*Extract:*
=== Section Start ===

These extraordinary claims brought out scores of critics. Maybe these were just a type of pygmy—but pygmies have normal-size brains, and the hobbits’ brains were tiny. OK, so maybe the Australians had dug up a child, or maybe the skull came from someone with microencephaly, a condition that keeps the head and brain from growing properly. These questions would have been easier to answer if other scientists could have examined the fossils; unfortunately, Indonesian paleontologists snatched them up and squirreled them away—and, it turns out, damaged them.

But now Morwood and Brown and their collaborators have announced a new find in the latest issue of Nature: a jaw and other bones, from what they believe is a total of nine individuals. And it looks as though the original idea stands up: the fossils’ proportions confirm that these creatures were indeed very small, and that their skulls didn’t have the characteristics either of modern pygmies or of microcephalics—two microcephalic skulls in such a small collection of remains would be absurdly unlikely anyway.

=== Section End ===

(Collected data)
=== Section Start ===

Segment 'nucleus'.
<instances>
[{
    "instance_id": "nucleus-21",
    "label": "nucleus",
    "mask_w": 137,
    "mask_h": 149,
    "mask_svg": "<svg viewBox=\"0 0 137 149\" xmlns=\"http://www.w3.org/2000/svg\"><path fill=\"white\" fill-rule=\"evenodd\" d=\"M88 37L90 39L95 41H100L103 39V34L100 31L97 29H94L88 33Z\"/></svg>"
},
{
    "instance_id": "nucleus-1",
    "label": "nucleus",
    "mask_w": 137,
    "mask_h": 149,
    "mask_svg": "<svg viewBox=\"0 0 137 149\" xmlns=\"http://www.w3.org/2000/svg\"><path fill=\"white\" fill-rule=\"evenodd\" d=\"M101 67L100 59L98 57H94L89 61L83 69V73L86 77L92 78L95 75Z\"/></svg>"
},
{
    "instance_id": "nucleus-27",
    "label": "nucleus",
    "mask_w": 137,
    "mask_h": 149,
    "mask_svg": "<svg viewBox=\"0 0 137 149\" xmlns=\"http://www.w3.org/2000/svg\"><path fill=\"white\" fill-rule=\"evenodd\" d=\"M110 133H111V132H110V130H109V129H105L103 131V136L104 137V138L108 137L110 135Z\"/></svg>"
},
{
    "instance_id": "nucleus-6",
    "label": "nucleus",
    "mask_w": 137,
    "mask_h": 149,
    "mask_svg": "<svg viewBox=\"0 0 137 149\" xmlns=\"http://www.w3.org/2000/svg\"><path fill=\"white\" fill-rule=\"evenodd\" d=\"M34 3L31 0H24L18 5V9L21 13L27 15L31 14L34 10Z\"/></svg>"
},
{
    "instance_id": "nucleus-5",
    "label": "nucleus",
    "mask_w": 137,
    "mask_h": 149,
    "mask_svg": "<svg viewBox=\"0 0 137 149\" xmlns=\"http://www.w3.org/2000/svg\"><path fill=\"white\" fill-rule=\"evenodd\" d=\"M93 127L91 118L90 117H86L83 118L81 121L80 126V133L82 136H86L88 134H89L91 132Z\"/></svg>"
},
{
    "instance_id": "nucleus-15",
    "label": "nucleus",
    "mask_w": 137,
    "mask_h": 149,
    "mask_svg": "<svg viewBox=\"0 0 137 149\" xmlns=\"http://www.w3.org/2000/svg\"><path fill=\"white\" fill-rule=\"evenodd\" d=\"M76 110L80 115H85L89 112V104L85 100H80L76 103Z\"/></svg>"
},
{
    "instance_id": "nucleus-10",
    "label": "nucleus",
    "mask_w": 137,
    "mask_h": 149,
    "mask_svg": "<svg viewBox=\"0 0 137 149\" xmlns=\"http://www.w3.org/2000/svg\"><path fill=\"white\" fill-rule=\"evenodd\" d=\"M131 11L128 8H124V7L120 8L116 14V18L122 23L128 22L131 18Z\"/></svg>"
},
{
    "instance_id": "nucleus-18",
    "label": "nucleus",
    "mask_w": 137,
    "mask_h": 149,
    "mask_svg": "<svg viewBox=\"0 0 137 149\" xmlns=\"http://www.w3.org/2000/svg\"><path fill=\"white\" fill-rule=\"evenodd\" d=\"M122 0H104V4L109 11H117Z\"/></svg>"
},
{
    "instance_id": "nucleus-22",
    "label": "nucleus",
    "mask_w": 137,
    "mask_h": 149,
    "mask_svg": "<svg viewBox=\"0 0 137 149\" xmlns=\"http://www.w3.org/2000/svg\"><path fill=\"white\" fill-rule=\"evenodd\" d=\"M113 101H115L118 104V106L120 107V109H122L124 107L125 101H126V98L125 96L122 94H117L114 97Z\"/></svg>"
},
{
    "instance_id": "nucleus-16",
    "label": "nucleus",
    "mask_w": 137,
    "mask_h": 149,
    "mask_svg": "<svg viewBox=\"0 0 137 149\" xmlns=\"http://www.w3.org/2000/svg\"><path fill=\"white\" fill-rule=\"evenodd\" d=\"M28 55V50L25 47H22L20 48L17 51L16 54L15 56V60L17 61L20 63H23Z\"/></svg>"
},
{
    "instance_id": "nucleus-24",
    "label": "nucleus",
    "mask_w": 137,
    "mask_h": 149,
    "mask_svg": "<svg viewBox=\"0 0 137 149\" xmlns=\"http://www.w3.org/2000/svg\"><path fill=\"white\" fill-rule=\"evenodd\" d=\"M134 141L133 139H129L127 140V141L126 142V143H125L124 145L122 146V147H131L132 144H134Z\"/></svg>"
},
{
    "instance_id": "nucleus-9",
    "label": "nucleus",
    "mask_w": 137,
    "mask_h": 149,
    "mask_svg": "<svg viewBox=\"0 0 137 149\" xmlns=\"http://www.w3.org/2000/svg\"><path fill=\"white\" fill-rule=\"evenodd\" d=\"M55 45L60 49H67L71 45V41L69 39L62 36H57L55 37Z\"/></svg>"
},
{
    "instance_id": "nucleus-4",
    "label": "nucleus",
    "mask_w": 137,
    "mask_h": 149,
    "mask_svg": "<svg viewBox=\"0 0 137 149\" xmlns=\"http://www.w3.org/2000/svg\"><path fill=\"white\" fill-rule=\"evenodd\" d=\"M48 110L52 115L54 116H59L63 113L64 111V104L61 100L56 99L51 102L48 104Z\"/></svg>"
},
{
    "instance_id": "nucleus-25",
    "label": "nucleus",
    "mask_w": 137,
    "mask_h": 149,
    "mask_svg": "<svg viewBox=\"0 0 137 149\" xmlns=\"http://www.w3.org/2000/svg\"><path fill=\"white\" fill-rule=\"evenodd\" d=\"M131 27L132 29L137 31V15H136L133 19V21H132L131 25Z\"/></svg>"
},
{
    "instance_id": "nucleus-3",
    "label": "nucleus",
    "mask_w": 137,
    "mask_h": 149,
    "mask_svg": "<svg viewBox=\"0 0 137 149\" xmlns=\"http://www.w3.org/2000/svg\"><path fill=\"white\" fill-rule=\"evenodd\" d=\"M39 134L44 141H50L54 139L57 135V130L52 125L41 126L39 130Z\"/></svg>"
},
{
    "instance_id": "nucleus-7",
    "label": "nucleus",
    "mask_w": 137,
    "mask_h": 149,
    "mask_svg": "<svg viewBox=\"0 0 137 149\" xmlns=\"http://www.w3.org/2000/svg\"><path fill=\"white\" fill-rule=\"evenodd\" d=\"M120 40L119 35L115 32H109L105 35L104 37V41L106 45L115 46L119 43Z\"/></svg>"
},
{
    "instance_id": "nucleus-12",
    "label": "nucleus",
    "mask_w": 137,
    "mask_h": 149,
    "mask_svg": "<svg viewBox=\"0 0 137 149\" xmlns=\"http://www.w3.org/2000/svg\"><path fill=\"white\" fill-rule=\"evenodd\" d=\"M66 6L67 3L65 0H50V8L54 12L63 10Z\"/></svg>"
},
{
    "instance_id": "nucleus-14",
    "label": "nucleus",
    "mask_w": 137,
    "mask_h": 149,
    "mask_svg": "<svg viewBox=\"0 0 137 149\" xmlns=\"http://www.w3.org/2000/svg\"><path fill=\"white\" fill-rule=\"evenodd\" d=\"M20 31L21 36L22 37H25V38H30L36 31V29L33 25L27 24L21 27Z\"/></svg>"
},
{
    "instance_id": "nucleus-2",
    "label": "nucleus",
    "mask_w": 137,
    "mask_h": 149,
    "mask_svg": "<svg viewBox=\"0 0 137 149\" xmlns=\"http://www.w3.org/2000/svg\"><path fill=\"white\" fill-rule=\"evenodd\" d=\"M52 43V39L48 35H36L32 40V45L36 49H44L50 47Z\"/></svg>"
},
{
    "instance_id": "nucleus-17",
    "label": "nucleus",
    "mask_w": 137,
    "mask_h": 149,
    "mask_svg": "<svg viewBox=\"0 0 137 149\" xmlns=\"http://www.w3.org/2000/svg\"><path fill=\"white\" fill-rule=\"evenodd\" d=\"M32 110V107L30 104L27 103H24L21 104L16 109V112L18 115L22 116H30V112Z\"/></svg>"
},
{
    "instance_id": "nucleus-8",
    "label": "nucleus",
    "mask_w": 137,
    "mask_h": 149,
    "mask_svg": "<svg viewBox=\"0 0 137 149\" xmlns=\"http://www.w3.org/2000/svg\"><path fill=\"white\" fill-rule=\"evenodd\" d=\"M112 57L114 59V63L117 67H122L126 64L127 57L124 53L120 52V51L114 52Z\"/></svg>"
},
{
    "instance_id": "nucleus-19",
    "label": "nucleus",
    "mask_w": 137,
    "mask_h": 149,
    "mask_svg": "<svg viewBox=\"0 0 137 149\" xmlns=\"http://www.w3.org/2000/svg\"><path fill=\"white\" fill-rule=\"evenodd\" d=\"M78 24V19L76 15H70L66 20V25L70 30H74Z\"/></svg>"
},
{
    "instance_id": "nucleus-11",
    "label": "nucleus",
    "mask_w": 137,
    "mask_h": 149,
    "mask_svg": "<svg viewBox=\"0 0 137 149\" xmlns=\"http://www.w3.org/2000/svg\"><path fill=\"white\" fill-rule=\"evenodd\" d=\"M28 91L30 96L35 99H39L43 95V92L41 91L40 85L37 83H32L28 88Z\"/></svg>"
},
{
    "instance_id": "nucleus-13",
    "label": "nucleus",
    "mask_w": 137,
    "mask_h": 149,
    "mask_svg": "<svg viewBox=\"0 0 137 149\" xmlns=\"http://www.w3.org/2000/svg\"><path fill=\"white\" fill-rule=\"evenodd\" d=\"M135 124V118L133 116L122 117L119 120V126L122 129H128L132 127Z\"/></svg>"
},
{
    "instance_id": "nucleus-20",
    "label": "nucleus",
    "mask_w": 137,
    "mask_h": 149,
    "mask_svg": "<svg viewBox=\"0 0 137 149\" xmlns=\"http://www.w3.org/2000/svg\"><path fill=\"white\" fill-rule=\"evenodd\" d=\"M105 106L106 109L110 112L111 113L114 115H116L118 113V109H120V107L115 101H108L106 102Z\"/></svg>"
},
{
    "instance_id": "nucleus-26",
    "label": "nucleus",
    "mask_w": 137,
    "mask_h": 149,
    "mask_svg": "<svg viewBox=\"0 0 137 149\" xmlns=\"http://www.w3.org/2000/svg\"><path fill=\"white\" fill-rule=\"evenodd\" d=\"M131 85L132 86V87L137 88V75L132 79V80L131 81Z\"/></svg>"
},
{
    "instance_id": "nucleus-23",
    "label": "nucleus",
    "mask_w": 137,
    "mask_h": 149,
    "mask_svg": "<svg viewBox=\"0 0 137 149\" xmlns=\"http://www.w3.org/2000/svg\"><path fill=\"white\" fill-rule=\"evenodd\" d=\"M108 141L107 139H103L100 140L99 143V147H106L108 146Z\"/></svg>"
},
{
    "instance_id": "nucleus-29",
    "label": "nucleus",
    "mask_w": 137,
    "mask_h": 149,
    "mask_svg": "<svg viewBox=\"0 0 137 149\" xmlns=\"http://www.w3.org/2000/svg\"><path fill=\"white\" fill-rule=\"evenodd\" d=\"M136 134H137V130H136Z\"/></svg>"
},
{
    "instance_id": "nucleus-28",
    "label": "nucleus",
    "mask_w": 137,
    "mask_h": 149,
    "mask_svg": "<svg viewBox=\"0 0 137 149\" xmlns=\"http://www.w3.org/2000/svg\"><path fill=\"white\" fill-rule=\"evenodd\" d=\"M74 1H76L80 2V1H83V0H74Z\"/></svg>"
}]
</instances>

=== Section End ===

*What the task asks:* In the excerpt on the hobbit fossils, how many individuals do Morwood and Brown and their collaborators believe the new bones come from?

*Exercise response:* Nine individuals.